Not pictured: butter 

INSTRUCTIONS:

  1. Preheat oven to 375
  2. Wash and dry the chicken breasts and place on a tin foil wrapped cookie sheet. Drizzle with olive oil and season with salt and pepper. Cook for 35-40 minutes or until the juices run clear when you cut the breast. Set aside to cool.
  3. Meanwhile heat 2 tbs of olive oil in a dutch oven (larger than 6 quarts) and saute the carrots, celery, onion, and garlic until fragrant. Add salt and pepper and allow the vegetables to caramelize slightly. The vegetables will not caramelize if you are consistently tossing them in the pan- allow them to sit and sweat for a bit (should take 10-15 minutes total depending on how hot your stove gets)
  4. Deglaze the pan with your choice of acid (lemon, vermouth, or white wine) and make sure to scrape all the brown bits off the bottom so they are incorporated into the broth. If you elected to keep it basic you can use a little chicken broth to deglaze
  5. Before all the liquid is evaporated add the mushrooms and incorporate them into the mixture allow to sweat for 3-4 minutes.

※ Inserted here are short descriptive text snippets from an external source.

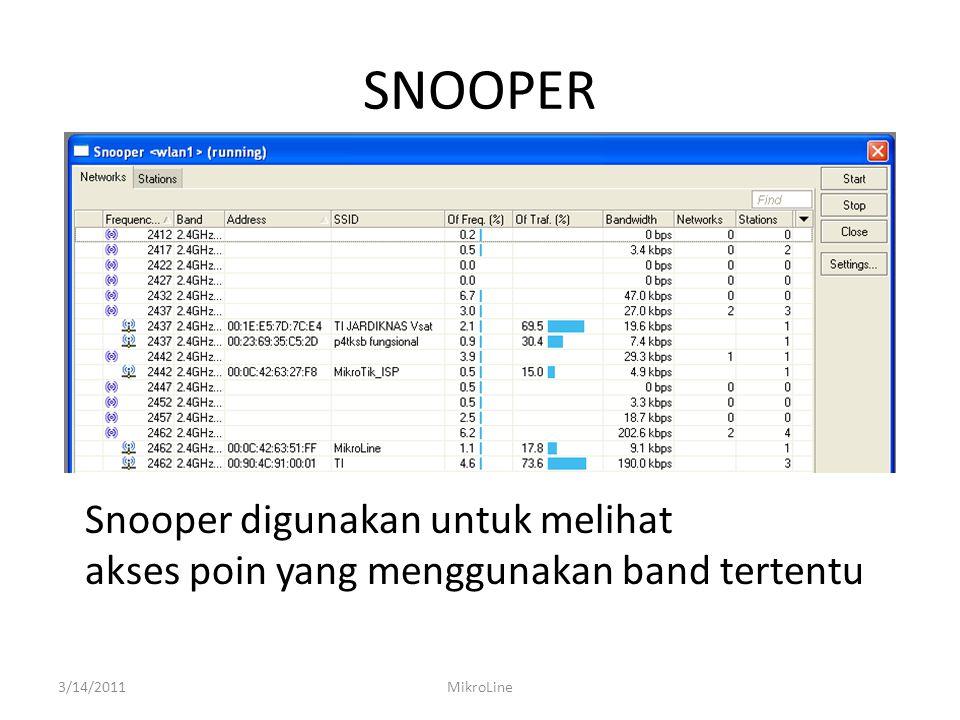 SNOOPER Snooper digunakan untuk melihat akses poin yang menggunakan band tertentu 3/14/2011MikroLine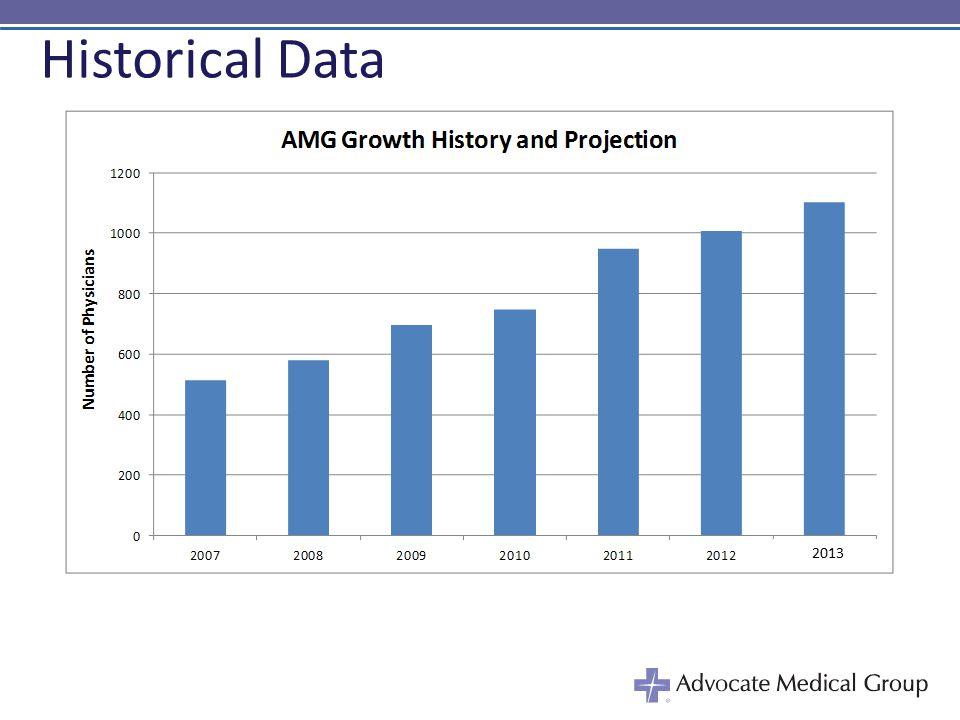 Historical Data 2013
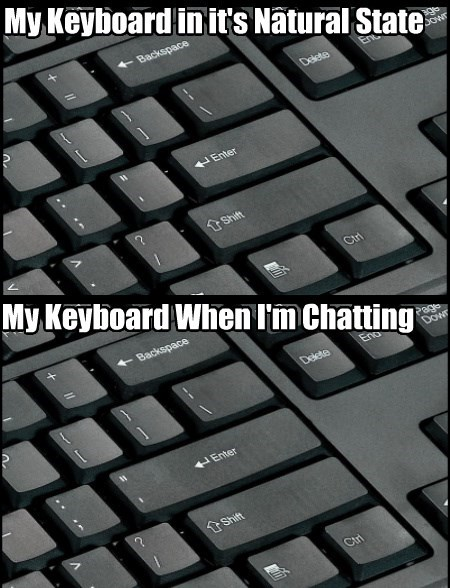 Keyboard Transformations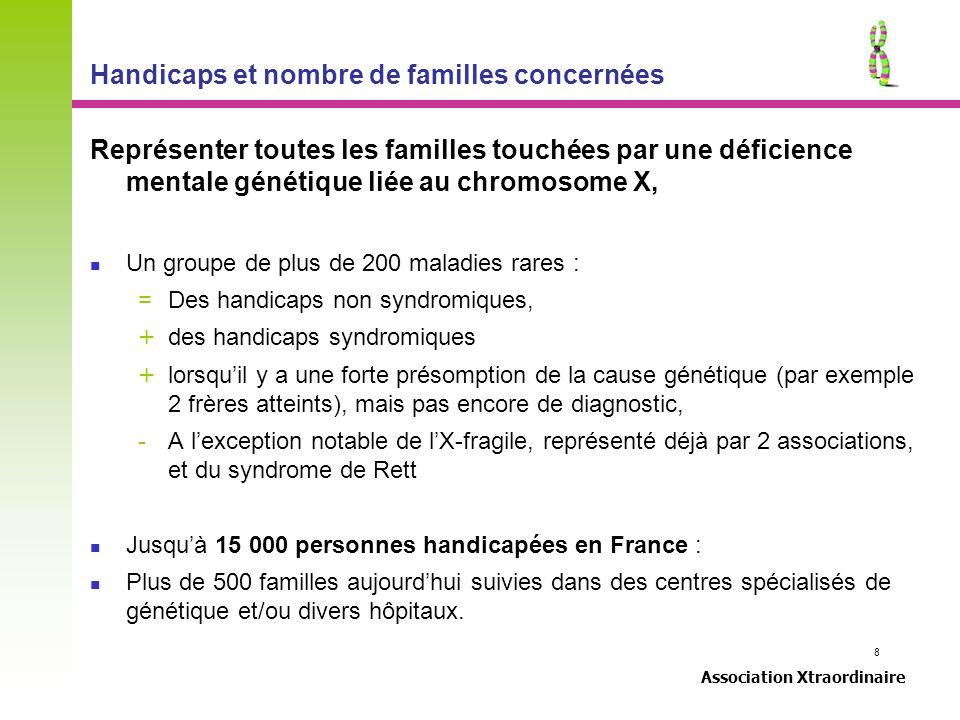 Handicaps et nombre de familles concernées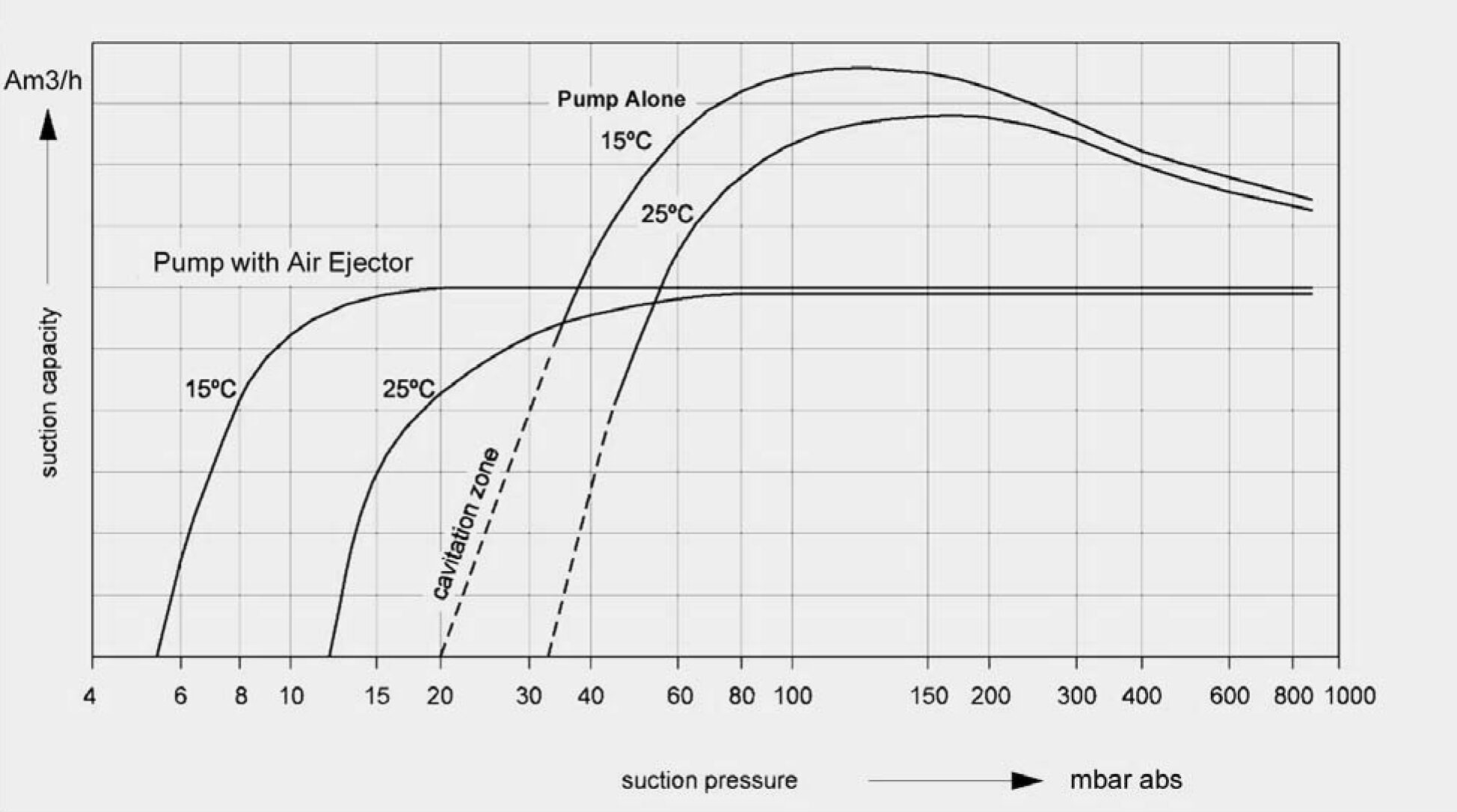 Atmospheric Air Ejector Performance Curves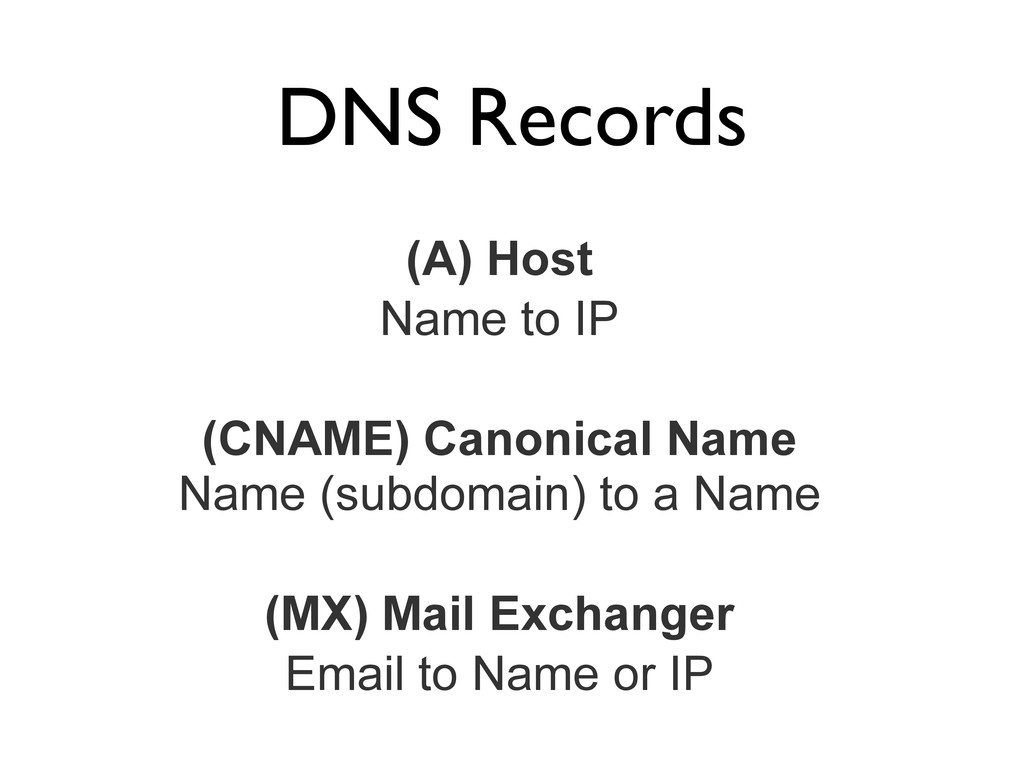 DNS Records (A) Host Name to IP (CNAME) Canonic...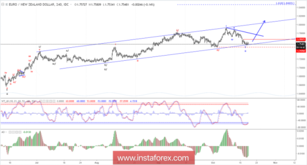 Elliott wave analysis of EUR/NZD for October 18, 2018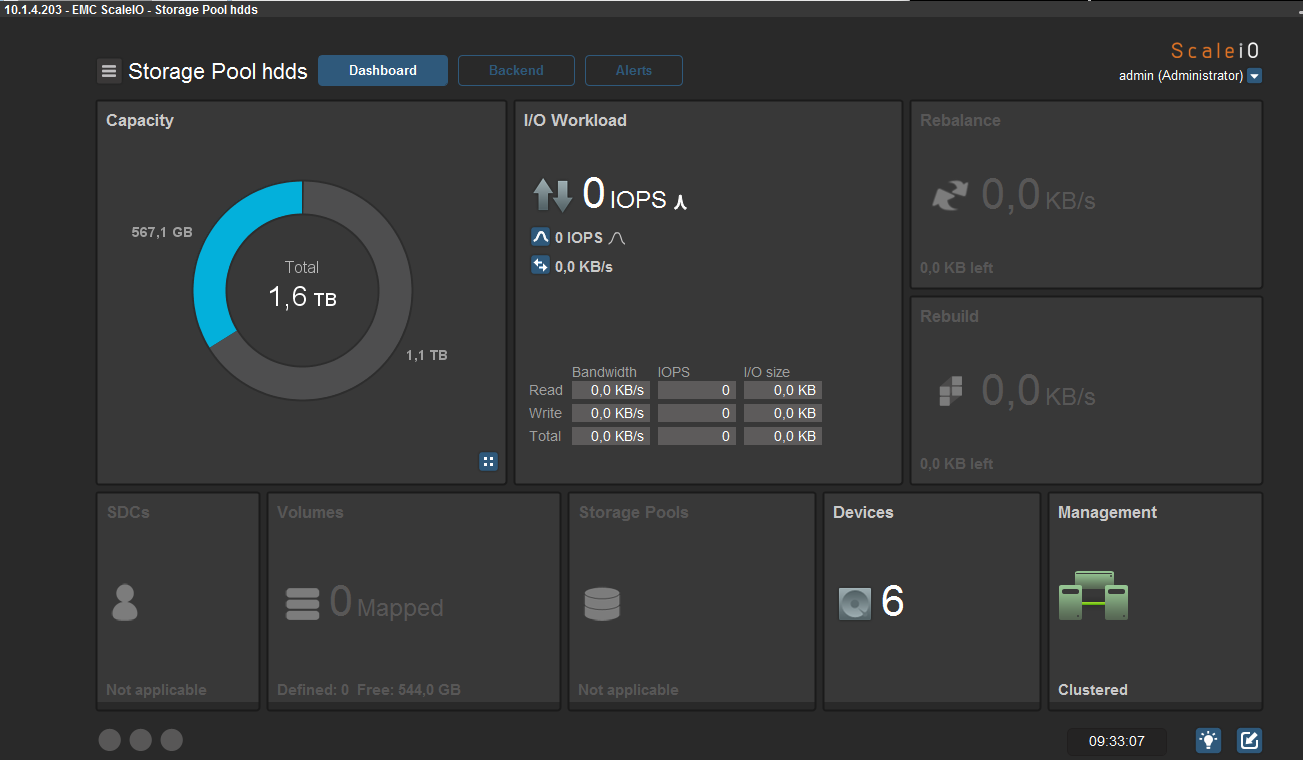 Как мы тестировали software defined storage aka Virtual SAN - 4
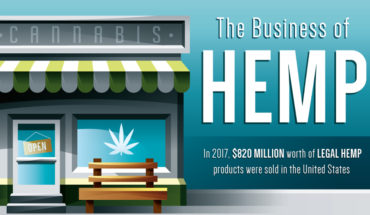 Legalized Hemp Cultivation: New Opportunities, Huge Market - Infographic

  6. Add the heel of the parmesan and your additional flavoring (red pepper flakes, saffron, or butter) and toss to incorporate
  7. Add 1 quart of stock to the mix and allow it to simmer for 15-20 minutes. 
  8. Once the chicken is cooled remove the skin and pull the meat off the bone with a fork and knife. Add pulled meat to the stew
  9. Add shredded kale to the soup and a generous pinch of salt. Cover and let simmer for 5-10 minutes
  10. Remove parmesan heal, season to taste, and serve!